**Your objective**
Please pull out every line of the listing below that contains the word "finger".
======== Given records ========
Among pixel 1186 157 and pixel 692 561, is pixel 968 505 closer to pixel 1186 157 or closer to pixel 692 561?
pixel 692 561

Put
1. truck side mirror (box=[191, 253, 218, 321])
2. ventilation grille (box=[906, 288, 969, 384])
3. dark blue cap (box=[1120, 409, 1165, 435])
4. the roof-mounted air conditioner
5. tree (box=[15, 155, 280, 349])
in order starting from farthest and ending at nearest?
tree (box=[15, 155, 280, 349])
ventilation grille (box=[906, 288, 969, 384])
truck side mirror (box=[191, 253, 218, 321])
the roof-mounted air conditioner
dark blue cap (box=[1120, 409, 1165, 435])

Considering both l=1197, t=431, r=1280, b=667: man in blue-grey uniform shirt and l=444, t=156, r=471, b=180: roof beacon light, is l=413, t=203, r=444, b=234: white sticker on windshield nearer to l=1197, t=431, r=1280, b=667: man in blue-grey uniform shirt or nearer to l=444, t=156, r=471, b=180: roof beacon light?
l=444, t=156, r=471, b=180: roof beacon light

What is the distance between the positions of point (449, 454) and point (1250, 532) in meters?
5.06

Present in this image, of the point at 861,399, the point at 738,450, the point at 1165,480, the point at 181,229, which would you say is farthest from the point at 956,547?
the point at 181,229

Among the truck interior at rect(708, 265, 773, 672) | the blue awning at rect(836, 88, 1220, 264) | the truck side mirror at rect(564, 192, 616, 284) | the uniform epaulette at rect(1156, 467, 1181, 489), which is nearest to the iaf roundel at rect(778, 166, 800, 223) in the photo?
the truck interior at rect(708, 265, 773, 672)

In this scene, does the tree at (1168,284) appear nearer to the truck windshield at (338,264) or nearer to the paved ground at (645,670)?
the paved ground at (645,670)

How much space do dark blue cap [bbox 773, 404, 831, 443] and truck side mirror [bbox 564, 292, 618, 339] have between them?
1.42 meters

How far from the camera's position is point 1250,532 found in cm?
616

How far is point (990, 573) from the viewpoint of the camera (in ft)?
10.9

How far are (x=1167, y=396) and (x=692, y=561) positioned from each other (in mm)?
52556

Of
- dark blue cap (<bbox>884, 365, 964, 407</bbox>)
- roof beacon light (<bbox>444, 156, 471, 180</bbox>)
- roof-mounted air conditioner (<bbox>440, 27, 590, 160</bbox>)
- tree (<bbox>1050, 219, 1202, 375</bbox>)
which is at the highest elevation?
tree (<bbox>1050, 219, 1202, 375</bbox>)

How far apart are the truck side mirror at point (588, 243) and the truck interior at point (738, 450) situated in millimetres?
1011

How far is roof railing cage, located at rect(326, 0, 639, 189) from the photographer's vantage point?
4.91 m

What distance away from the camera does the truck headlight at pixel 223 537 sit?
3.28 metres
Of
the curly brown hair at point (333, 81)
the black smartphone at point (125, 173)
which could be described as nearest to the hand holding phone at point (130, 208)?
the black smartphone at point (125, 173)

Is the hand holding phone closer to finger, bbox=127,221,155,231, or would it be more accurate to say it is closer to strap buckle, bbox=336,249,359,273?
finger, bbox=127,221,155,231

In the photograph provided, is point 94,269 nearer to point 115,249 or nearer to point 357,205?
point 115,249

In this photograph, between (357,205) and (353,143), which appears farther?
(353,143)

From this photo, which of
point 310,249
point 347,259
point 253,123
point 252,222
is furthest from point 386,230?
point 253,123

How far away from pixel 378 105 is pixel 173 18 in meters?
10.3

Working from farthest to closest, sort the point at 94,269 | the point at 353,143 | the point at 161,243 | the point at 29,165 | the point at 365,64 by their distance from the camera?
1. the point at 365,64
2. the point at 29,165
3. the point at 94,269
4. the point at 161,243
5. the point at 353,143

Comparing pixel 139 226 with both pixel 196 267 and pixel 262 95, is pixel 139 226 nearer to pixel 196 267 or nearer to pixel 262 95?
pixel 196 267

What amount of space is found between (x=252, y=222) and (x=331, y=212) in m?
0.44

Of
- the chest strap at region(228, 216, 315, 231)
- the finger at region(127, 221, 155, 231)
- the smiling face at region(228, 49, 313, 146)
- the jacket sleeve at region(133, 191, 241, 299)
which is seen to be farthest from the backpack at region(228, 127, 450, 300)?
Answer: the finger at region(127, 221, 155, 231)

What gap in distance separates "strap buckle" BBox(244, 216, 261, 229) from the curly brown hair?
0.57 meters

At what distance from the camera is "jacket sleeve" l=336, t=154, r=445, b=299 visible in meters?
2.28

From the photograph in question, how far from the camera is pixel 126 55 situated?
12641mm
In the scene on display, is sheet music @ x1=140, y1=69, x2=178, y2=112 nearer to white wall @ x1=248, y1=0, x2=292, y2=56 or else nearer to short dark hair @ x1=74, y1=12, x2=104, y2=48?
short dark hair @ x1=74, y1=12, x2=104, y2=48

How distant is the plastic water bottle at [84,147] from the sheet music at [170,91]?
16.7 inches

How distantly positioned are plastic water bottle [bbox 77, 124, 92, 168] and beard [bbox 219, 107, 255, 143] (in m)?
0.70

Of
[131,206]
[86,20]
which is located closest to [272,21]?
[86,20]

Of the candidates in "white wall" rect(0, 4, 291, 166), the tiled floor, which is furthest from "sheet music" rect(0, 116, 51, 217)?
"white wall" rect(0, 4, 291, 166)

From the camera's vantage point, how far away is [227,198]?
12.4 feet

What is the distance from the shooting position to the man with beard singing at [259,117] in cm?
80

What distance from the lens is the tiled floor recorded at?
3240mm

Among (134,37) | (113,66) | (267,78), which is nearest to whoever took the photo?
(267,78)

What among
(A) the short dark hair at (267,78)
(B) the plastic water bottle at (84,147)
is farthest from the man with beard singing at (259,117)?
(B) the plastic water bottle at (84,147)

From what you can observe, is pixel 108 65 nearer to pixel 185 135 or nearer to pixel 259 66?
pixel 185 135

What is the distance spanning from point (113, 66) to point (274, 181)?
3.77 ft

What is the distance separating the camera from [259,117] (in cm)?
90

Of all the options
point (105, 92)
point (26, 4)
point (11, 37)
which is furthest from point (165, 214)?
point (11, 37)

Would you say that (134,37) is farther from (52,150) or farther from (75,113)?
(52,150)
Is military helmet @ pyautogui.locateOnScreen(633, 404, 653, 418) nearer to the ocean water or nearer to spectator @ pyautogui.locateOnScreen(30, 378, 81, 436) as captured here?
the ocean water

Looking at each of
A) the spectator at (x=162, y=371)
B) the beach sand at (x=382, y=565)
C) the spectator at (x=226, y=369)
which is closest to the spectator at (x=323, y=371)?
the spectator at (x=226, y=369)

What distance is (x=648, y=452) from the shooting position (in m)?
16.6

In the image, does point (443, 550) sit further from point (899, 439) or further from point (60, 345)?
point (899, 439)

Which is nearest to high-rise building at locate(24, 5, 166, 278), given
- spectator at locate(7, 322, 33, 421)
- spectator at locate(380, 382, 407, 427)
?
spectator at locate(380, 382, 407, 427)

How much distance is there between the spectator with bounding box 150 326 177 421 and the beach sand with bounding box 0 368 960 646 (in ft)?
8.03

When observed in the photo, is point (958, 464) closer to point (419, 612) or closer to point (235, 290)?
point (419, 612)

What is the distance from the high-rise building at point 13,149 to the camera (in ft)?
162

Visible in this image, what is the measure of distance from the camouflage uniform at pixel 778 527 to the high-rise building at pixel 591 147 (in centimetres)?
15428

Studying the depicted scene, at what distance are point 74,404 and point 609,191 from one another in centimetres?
========
======== Given records ========
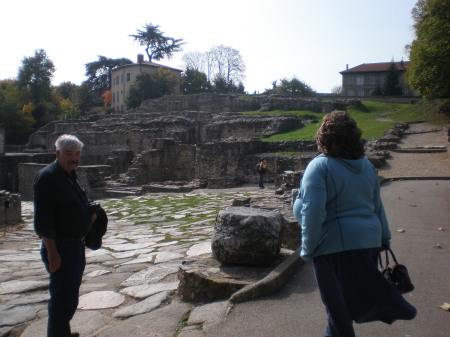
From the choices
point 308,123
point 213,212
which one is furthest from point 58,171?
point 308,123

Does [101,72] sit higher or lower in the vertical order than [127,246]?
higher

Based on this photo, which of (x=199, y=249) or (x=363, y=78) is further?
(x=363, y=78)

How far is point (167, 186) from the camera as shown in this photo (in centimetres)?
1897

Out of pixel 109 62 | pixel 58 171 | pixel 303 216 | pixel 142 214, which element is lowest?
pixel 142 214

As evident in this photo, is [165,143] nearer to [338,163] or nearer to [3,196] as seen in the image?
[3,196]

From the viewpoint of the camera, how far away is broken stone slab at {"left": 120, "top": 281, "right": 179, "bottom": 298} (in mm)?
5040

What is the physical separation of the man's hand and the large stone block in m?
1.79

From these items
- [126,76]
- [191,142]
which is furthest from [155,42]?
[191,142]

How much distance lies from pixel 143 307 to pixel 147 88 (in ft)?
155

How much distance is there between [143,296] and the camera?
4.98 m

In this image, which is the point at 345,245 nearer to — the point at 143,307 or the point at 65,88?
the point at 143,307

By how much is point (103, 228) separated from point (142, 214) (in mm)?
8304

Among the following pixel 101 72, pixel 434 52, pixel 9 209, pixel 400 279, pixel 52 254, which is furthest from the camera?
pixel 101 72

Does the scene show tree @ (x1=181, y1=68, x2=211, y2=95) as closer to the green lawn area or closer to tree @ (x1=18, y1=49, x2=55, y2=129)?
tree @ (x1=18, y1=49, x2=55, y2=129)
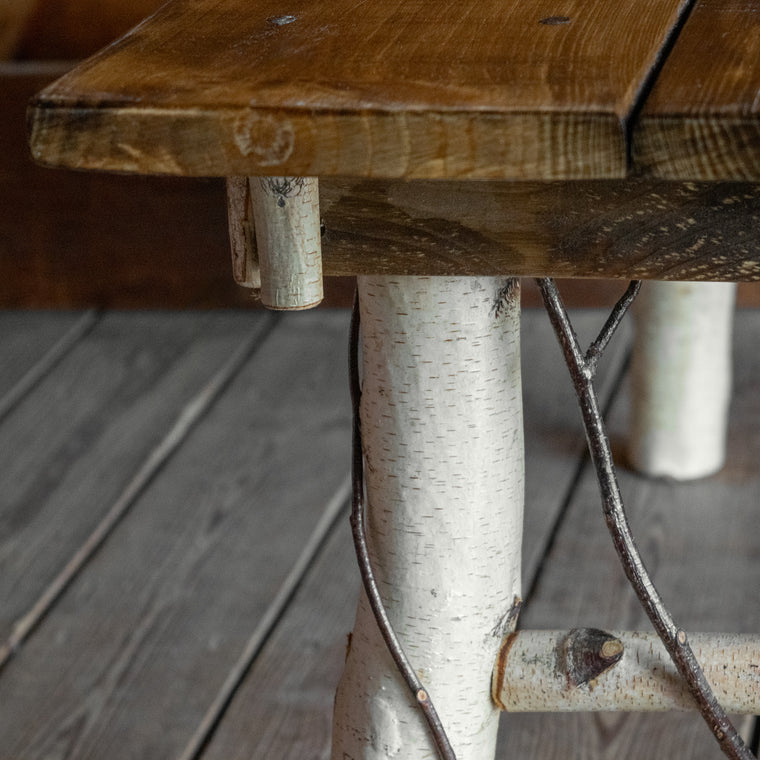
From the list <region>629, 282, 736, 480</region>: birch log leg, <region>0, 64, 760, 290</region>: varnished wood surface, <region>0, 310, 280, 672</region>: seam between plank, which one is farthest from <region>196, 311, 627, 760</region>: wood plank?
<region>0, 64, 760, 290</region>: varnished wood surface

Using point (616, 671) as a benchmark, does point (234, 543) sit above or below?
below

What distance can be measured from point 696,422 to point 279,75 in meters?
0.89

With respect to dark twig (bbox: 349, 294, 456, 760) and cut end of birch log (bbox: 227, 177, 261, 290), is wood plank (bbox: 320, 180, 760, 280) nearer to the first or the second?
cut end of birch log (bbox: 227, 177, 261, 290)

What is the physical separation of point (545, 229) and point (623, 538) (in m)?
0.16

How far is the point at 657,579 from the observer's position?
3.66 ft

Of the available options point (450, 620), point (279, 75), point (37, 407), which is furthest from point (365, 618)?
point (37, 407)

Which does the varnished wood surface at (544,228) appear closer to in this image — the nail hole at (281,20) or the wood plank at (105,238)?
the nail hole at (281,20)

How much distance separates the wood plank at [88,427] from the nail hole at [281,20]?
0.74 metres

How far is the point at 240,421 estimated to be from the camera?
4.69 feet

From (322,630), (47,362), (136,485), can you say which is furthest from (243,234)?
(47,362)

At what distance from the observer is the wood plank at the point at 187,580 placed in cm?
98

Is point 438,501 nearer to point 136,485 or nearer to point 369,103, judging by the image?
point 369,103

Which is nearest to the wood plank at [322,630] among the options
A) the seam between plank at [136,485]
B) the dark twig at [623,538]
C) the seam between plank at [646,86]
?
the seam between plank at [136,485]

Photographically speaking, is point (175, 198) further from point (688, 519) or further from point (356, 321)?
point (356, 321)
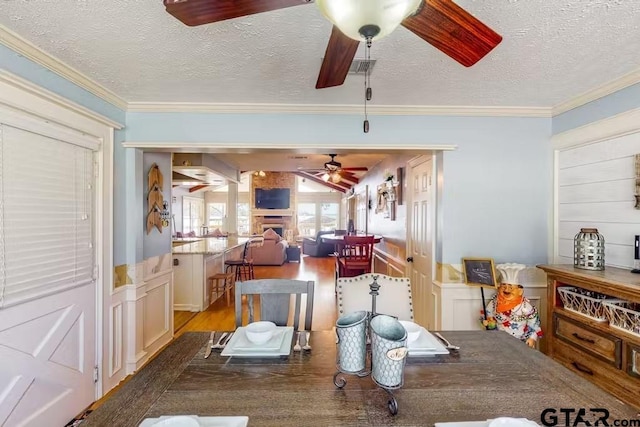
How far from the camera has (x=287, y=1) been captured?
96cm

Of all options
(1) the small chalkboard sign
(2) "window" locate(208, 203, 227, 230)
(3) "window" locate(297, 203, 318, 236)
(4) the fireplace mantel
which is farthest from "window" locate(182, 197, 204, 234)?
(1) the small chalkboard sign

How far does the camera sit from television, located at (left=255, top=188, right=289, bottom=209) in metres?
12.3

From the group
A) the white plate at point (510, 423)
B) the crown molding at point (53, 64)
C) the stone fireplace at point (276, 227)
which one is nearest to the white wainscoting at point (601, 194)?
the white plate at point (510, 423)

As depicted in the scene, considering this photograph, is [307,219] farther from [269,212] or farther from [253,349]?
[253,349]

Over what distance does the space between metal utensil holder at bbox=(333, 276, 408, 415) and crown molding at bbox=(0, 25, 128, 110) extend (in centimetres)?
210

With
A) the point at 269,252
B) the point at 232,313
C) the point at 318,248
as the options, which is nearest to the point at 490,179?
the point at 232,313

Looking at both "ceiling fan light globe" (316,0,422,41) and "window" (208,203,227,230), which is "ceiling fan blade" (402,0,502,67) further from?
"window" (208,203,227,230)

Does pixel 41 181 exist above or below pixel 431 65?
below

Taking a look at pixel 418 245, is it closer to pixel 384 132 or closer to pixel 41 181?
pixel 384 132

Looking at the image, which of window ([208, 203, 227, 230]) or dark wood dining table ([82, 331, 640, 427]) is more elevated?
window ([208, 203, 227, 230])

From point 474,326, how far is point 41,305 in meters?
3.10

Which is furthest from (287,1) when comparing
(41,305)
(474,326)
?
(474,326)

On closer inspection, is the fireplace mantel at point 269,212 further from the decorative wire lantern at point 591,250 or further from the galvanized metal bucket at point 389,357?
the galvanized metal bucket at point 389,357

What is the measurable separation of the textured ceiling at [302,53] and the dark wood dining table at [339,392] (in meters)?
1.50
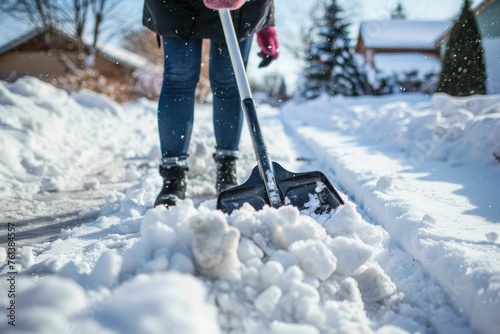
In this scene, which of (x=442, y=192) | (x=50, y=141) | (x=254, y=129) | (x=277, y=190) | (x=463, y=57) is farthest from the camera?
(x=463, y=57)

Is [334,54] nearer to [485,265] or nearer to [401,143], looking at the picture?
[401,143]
========
======== Given records ========
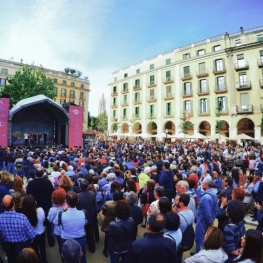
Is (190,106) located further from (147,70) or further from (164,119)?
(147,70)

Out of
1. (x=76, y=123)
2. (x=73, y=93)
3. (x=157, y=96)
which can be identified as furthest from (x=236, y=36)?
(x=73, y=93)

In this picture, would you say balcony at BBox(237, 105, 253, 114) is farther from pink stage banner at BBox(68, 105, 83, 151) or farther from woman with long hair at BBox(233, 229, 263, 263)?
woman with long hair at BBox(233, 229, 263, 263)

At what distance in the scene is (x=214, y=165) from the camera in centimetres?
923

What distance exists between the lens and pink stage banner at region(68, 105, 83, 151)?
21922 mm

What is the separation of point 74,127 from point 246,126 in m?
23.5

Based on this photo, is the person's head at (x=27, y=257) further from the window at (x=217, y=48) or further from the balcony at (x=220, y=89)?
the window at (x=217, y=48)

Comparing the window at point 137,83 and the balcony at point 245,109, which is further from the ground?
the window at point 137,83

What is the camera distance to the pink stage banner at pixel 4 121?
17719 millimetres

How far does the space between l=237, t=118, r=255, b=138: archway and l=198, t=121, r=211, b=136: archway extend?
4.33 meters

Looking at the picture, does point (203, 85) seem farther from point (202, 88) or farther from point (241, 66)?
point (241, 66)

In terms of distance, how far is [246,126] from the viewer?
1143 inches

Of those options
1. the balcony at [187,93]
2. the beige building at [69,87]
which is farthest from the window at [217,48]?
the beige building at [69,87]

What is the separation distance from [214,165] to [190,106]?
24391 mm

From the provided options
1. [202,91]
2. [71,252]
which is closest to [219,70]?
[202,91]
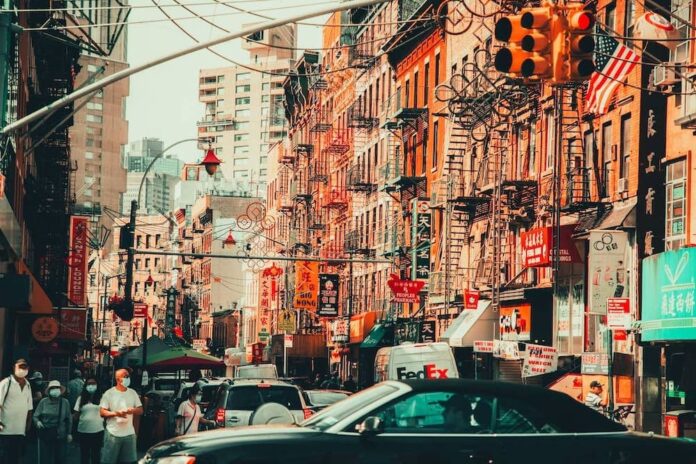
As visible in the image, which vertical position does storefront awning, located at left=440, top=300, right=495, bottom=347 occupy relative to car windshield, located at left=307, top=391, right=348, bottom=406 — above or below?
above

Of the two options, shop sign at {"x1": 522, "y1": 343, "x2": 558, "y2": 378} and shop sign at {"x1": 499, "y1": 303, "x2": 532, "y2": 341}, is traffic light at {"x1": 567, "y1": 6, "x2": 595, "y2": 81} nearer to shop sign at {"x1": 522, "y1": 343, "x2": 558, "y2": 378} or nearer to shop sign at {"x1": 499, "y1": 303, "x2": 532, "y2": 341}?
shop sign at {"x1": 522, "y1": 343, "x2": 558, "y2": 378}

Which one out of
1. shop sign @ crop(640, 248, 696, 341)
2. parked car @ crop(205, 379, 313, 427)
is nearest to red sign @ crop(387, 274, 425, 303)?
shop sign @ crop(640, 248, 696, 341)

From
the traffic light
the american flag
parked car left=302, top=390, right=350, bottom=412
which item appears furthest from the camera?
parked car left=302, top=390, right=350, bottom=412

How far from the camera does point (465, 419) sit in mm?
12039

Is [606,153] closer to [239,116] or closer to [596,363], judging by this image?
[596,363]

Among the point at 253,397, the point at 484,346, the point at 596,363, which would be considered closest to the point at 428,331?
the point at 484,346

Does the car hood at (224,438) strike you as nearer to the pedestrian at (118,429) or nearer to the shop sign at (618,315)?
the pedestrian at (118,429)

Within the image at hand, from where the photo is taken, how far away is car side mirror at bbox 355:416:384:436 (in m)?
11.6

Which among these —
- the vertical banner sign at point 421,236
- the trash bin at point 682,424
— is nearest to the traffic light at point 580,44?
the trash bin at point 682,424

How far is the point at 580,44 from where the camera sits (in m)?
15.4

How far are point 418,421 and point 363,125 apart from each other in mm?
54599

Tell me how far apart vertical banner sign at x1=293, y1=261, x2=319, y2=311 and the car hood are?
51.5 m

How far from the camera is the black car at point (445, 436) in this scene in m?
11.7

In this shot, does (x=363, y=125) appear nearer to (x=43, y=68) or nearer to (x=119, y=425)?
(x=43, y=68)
========
**Worked answer**
Is the hand holding phone closer to finger, bbox=127,221,155,231, or would it be more accurate to say it is closer to strap buckle, bbox=336,249,359,273?
finger, bbox=127,221,155,231
- the finger at region(127, 221, 155, 231)
Answer: the finger at region(127, 221, 155, 231)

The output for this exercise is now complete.